犬神さまのお嫁さま

 私の納得ぶりがミチルにも伝わったようで更に溜息を吐くと手に持ってた携帯電話をバッグに放り込んだ。

 そしてバタバタとトレイの上のエクレアとミルフィーユ食べて片付ける。



 「ごめんね楓!ちょっと行ってくる!」

 「ホント彼氏がドジっ子だと大変だねー」

 「彼氏じゃない!ただの幼馴染だから!!」



 慌しく席を立ちトレイを返しに走るミチルの背にそんな言葉をかけると速攻で否定された。

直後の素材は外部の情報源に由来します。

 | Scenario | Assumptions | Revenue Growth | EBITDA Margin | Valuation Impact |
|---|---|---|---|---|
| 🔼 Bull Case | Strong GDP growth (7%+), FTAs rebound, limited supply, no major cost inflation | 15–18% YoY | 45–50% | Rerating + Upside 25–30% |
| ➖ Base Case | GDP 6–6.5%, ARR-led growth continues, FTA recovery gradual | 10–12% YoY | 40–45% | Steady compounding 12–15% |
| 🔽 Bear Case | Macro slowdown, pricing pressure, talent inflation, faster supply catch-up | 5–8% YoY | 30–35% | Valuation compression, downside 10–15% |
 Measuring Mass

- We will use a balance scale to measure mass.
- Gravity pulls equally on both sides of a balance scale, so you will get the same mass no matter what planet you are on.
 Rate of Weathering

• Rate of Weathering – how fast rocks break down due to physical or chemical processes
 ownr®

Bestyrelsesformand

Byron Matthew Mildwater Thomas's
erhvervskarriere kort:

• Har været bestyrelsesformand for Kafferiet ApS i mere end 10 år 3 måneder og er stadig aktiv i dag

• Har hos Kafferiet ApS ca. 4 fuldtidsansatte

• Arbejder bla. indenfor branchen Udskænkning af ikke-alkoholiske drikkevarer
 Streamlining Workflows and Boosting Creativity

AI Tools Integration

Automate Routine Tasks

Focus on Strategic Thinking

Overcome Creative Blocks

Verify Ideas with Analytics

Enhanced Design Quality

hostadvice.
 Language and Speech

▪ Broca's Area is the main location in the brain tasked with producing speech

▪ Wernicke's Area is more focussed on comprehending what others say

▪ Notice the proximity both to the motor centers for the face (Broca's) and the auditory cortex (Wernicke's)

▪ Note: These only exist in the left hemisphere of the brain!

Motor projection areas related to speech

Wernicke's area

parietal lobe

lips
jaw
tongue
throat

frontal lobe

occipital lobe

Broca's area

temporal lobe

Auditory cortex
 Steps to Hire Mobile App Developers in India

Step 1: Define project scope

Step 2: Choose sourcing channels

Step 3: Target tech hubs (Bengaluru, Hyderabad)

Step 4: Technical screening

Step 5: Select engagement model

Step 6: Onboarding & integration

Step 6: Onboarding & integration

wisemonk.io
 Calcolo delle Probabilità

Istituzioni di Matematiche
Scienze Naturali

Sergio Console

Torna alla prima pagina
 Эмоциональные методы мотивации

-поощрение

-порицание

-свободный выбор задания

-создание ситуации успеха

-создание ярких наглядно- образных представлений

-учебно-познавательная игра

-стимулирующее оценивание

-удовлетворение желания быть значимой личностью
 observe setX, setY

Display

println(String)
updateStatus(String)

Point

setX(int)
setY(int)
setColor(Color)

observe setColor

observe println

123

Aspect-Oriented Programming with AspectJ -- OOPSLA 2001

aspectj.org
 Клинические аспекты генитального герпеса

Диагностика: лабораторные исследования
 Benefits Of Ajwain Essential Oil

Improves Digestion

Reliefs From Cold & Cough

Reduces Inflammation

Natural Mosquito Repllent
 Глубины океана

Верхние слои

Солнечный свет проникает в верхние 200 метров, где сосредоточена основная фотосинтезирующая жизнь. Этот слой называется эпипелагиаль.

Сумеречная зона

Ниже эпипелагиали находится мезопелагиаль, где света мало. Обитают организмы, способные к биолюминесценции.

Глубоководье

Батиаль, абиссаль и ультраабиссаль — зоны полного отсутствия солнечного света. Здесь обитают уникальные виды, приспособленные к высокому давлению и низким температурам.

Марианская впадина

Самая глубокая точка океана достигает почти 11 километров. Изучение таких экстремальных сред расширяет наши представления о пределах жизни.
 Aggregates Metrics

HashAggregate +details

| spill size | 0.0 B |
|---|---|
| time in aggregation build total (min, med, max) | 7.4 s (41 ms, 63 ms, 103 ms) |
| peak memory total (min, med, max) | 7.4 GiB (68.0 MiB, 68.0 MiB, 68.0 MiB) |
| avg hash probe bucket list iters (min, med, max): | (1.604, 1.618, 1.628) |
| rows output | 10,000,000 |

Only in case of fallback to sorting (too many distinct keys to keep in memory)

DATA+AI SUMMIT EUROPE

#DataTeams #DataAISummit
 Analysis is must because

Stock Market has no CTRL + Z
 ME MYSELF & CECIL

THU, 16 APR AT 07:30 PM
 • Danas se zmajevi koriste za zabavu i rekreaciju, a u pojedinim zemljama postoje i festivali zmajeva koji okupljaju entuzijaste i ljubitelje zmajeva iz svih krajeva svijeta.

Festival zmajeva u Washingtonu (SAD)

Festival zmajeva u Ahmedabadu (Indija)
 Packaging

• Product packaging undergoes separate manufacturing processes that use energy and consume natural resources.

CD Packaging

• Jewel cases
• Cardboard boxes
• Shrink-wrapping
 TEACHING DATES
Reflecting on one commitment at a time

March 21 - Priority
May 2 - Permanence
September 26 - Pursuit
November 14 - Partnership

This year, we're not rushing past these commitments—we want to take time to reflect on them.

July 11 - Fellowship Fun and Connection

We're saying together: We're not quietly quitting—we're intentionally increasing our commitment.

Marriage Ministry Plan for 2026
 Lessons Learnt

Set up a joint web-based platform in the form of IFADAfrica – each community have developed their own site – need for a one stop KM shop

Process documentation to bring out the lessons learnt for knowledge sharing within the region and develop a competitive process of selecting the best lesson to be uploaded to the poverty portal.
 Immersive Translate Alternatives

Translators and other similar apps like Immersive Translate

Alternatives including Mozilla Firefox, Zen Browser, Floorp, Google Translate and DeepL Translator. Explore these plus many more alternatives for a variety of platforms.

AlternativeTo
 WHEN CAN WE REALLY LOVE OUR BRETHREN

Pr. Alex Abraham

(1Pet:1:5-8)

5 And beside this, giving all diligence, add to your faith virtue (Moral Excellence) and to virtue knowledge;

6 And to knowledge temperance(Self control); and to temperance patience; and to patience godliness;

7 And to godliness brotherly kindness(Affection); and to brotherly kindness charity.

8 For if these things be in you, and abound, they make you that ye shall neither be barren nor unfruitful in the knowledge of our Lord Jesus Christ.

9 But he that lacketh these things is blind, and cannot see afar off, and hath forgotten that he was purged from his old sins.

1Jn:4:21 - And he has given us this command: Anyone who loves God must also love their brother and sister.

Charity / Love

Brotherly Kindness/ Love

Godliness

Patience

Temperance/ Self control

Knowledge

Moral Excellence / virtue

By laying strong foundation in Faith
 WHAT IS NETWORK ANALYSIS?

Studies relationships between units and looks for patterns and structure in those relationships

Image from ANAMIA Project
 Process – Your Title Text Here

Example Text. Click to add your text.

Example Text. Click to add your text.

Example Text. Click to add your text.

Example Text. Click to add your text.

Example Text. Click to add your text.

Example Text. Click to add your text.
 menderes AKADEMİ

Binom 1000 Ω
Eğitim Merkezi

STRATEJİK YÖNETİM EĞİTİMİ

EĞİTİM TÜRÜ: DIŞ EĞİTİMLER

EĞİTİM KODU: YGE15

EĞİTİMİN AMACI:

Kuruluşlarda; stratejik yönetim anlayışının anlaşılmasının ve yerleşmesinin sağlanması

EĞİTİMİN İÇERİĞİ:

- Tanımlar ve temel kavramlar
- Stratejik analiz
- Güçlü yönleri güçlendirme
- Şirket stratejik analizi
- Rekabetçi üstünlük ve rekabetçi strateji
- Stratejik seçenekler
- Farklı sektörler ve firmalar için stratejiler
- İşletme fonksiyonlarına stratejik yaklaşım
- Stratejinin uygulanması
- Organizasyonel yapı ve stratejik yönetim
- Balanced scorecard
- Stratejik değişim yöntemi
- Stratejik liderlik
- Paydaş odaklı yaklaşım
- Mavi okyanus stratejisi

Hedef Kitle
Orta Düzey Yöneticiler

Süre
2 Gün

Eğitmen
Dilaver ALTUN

 …ていうか女友達とのスイーツタイム打ち切ってまで行くってのにカレカノじゃないって嘘じゃない?


 あんまり言い過ぎると後で本気でキレられるので私はそれ以上触れずにミチルを送り出した。

 一目散に駆けて行くミチルの横を思い出す。
 なんだか面倒くさいって顔してるくせにどこか嬉しそうな、そんな顔。怒っていてもどこと無く目が笑ってる。そんな感じだった。



 「あー恋してる女の子の顔だよなぁ」



 素直な感想が口を突いて出る。
 なんだかそんな顔が出来るミチルが羨ましく思えてちょっとだけ胸がチクっとした気がした。